**Quoted passage:**
The report, Operational and cyber risks in EU financial markets: measurement and stress simulation, highlights how financial institutions are especially vulnerable due to their central role in data handling and capital movement. The study finds that malicious cyber operations (ransomware, DDoS attacks, data breaches, and supply chain intrusions) have nearly doubled since the COVID-19 pandemic. The estimated losses tied to cyberattacks have reached $28 billion since 2020, with broader estimates suggesting annual global costs in the hundreds of billions.

One of the most impactful sections of the report involves a stress simulation conducted on the EU’s repo market; it models a scenario in which a cyberattack disables one of the top ten settlement nodes, core institutions responsible for processing repo transactions. The result: an average liquidity shortfall of €35 billion across the system. In extreme cases, this could rise to over €95 billion, temporarily affecting over 100 financial institutions and disrupting market stability.

ESMA’s data also reveals that cyber risk is amplified by third-party dependencies. Even smaller institutions or custodians with weaker security postures can pose systemic risk due to their central position in the financial infrastructure web. The report’s reverse stress tests show that attacks on these “less critical” nodes could still trigger €5 billion liquidity shocks, especially in cases where multiple institutions depend on a single settlement provider.

Digital Operational Resilience Act

The study underscores the importance of the new Digital Operational Resilience Act (DORA), which became effective in January 2025. DORA mandates structured, EU-wide reporting of major ICT incidents; it aims to fill the current gap in reliable data, which has hindered proper risk quantification and mitigation. Under DORA, firms must report details such as sector classification, time of service restoration, number of affected clients, and financial losses.

Still, ESMA emphasizes that regulation alone isn’t enough. Firms must invest in advanced cybersecurity, develop thorough incident response plans, and promote internal cyber hygiene. ESMA also calls for more harmonised international cooperation, noting that cyber threats are borderless, and that systemic resilience requires coordinated global action.

For fintechs, digital banks, and institutional investors, the report is a wake-up call. It shifts the conversation around cybersecurity from compliance and IT strategy to financial risk management and macroprudential stability. In a sector increasingly defined by automation, interconnected systems, and real-time data flows, the next big market shock may come not from a trading floor, but from a keyboard.

**Prompt A:** List every detail that the passage above on cyber risk in EU financial markets says firms must report under DORA.
**Prompt B:** Reproduce the passage above on cyber risk in EU financial markets from "Still, ESMA emphasizes" up to and including "from a keyboard.".

**Source data:**
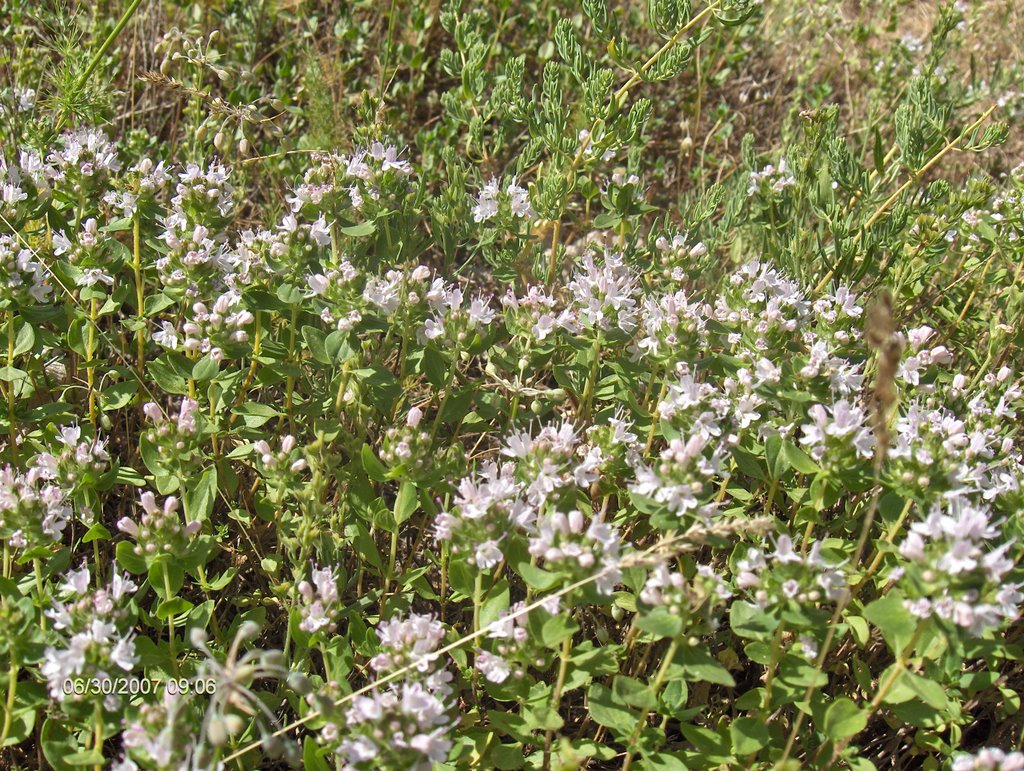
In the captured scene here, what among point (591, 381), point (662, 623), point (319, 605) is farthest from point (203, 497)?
point (662, 623)

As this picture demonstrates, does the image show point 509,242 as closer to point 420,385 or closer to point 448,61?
point 420,385

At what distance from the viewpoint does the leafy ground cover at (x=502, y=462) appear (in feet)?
9.05

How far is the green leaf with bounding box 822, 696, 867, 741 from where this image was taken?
2834mm

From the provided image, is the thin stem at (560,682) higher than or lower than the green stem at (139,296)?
lower

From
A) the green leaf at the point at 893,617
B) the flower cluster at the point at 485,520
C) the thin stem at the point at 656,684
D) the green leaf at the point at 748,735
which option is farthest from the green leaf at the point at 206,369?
the green leaf at the point at 893,617

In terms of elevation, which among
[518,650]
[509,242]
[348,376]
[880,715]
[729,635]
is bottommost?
[880,715]

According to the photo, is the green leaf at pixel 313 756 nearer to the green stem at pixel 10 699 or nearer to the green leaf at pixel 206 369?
the green stem at pixel 10 699

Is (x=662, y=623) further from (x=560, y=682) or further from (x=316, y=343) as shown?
(x=316, y=343)

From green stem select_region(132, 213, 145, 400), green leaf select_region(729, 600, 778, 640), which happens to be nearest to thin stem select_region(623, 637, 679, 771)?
green leaf select_region(729, 600, 778, 640)

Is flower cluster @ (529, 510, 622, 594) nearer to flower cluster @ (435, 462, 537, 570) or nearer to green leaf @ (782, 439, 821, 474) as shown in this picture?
flower cluster @ (435, 462, 537, 570)

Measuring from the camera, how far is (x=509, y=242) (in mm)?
4203

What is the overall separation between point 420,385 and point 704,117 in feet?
11.1

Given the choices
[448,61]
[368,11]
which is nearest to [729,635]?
[448,61]

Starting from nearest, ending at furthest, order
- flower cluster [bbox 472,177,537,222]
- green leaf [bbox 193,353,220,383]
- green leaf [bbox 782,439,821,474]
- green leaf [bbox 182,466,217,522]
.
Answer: green leaf [bbox 782,439,821,474] < green leaf [bbox 182,466,217,522] < green leaf [bbox 193,353,220,383] < flower cluster [bbox 472,177,537,222]
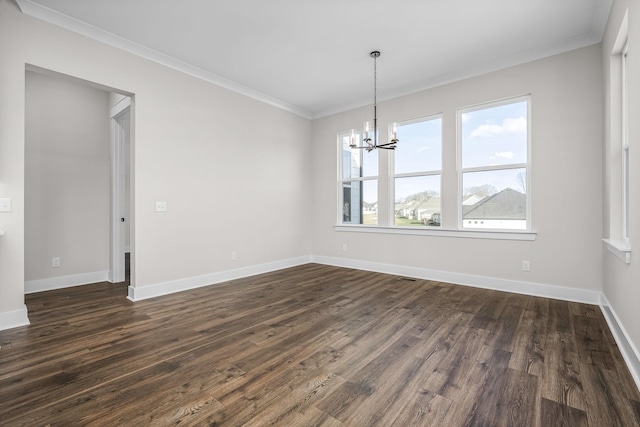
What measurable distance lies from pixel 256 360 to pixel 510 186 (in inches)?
146

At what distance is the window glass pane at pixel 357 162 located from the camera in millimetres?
5340

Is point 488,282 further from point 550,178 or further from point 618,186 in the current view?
point 618,186

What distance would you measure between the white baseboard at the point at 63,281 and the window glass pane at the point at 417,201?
4695 millimetres

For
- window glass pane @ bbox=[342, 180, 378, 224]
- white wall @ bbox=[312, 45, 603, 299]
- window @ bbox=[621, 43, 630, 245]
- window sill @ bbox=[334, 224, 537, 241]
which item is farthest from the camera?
window glass pane @ bbox=[342, 180, 378, 224]

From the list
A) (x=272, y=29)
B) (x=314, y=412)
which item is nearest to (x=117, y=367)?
(x=314, y=412)

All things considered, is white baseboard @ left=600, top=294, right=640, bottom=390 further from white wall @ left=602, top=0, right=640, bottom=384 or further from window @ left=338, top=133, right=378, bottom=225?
window @ left=338, top=133, right=378, bottom=225

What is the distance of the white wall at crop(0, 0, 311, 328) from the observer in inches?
106

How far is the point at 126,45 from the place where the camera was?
3408 mm

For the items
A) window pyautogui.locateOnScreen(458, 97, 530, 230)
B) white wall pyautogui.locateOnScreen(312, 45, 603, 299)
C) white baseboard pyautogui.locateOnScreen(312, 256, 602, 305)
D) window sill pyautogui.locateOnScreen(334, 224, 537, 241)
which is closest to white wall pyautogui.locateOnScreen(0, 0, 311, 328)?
window sill pyautogui.locateOnScreen(334, 224, 537, 241)

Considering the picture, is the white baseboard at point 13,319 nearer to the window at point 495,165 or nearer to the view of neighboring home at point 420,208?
→ the view of neighboring home at point 420,208

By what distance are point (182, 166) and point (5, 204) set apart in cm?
172

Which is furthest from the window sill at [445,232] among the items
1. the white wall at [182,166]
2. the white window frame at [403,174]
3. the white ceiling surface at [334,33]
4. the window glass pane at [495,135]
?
the white ceiling surface at [334,33]

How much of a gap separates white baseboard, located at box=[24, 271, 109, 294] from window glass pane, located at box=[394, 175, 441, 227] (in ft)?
15.4

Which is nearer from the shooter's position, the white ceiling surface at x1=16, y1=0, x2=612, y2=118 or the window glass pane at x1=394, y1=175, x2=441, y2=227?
the white ceiling surface at x1=16, y1=0, x2=612, y2=118
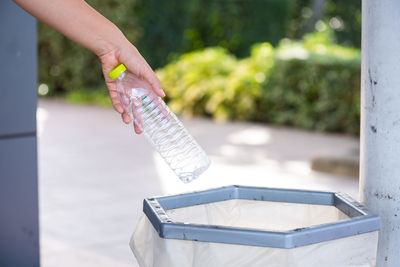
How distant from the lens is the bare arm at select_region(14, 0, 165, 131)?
188 cm

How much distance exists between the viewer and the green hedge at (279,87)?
33.2 feet

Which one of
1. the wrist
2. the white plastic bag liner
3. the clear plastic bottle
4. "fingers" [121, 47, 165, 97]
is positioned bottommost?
the white plastic bag liner

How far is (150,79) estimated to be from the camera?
1997 millimetres

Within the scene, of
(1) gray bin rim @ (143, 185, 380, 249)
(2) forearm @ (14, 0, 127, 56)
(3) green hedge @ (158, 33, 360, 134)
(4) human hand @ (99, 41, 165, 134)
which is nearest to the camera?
(1) gray bin rim @ (143, 185, 380, 249)

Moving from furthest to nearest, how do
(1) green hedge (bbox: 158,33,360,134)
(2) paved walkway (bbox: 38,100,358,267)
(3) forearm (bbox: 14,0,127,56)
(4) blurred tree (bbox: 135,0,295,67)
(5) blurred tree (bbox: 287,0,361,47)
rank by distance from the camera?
(5) blurred tree (bbox: 287,0,361,47), (4) blurred tree (bbox: 135,0,295,67), (1) green hedge (bbox: 158,33,360,134), (2) paved walkway (bbox: 38,100,358,267), (3) forearm (bbox: 14,0,127,56)

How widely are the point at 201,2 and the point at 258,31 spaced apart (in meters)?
1.49

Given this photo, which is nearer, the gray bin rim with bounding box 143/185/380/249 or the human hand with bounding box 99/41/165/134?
the gray bin rim with bounding box 143/185/380/249

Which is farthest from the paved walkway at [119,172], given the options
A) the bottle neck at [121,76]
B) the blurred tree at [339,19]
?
the blurred tree at [339,19]

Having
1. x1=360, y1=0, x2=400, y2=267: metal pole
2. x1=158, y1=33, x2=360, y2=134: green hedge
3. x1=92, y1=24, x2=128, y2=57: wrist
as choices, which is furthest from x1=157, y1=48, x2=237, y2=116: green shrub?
x1=92, y1=24, x2=128, y2=57: wrist

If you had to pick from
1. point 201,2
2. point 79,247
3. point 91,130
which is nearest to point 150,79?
point 79,247

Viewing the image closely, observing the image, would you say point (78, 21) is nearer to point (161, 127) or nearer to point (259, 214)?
point (161, 127)

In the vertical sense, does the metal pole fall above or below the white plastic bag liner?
above

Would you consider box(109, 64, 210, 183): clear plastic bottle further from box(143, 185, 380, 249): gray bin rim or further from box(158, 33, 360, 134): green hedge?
box(158, 33, 360, 134): green hedge

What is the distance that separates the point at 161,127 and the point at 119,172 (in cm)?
496
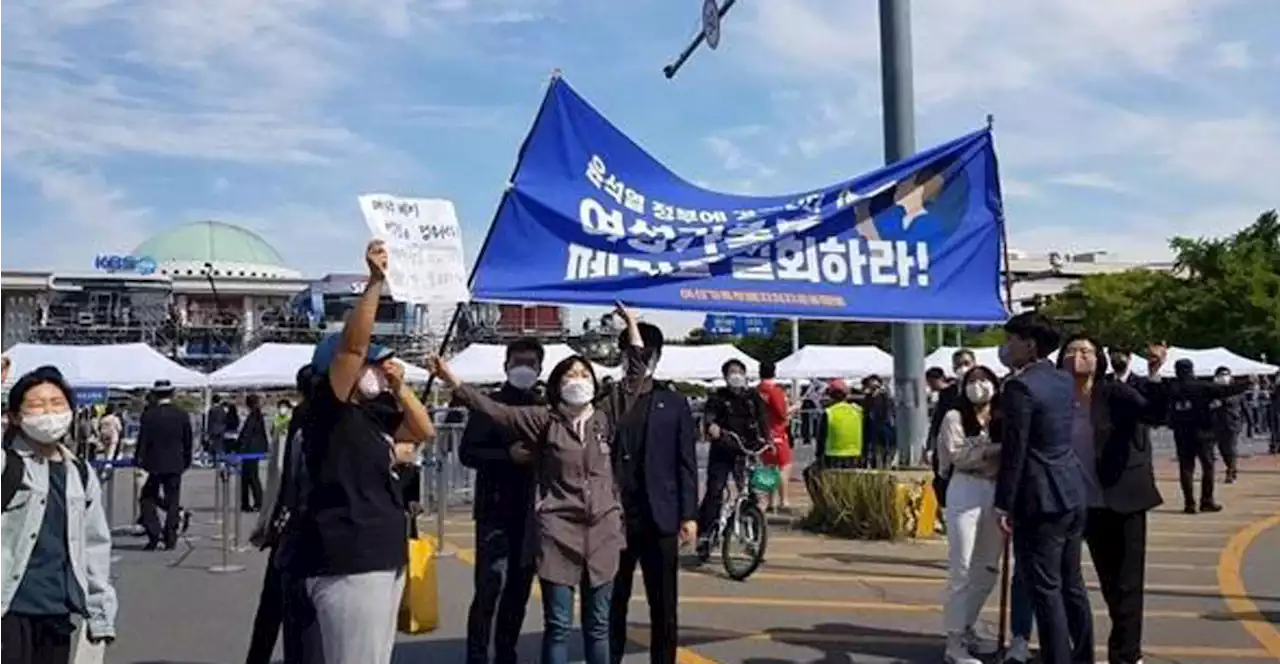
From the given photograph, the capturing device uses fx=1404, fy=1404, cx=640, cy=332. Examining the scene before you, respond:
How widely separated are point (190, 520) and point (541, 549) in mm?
12332

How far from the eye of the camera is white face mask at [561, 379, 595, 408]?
21.1 ft

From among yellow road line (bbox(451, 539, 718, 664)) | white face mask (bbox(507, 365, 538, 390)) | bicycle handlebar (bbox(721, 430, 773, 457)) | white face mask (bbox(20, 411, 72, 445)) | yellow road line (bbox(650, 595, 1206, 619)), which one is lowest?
yellow road line (bbox(451, 539, 718, 664))

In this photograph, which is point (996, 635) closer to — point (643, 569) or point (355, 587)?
point (643, 569)

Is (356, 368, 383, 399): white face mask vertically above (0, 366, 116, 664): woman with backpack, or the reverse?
(356, 368, 383, 399): white face mask

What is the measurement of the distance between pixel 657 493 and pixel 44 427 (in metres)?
2.81

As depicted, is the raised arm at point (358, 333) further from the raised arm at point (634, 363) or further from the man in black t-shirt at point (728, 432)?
the man in black t-shirt at point (728, 432)

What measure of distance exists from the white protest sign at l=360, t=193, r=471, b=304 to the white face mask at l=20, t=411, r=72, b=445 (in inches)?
50.7

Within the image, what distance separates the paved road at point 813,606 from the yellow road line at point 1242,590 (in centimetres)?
1

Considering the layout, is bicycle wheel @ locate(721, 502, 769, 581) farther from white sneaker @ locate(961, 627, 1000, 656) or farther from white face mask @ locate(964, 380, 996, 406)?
white face mask @ locate(964, 380, 996, 406)

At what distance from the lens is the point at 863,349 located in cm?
3603

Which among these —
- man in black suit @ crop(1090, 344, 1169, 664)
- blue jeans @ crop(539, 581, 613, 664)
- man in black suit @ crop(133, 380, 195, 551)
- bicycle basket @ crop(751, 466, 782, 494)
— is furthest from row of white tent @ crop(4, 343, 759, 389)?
blue jeans @ crop(539, 581, 613, 664)

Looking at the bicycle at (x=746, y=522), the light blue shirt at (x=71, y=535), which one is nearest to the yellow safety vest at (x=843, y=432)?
the bicycle at (x=746, y=522)

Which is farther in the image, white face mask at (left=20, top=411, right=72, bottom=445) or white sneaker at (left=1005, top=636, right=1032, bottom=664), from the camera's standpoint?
white sneaker at (left=1005, top=636, right=1032, bottom=664)

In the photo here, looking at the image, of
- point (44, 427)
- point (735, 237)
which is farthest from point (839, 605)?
point (44, 427)
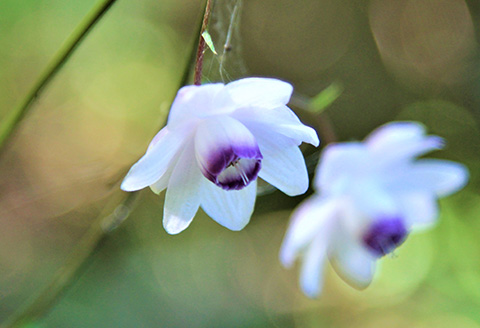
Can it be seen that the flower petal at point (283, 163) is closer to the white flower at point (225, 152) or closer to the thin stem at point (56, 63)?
the white flower at point (225, 152)

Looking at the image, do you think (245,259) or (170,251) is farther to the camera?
(245,259)

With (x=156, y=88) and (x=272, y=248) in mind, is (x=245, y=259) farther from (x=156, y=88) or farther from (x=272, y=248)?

**Worked solution A:**
- Sector classification
- Time of service restoration
- Number of affected clients
- Financial losses

**Worked solution B:**
Still, ESMA emphasizes that regulation alone isn’t enough. Firms must invest in advanced cybersecurity, develop thorough incident response plans, and promote internal cyber hygiene. ESMA also calls for more harmonised international cooperation, noting that cyber threats are borderless, and that systemic resilience requires coordinated global action.

For fintechs, digital banks, and institutional investors, the report is a wake-up call. It shifts the conversation around cybersecurity from compliance and IT strategy to financial risk management and macroprudential stability. In a sector increasingly defined by automation, interconnected systems, and real-time data flows, the next big market shock may come not from a trading floor, but from a keyboard.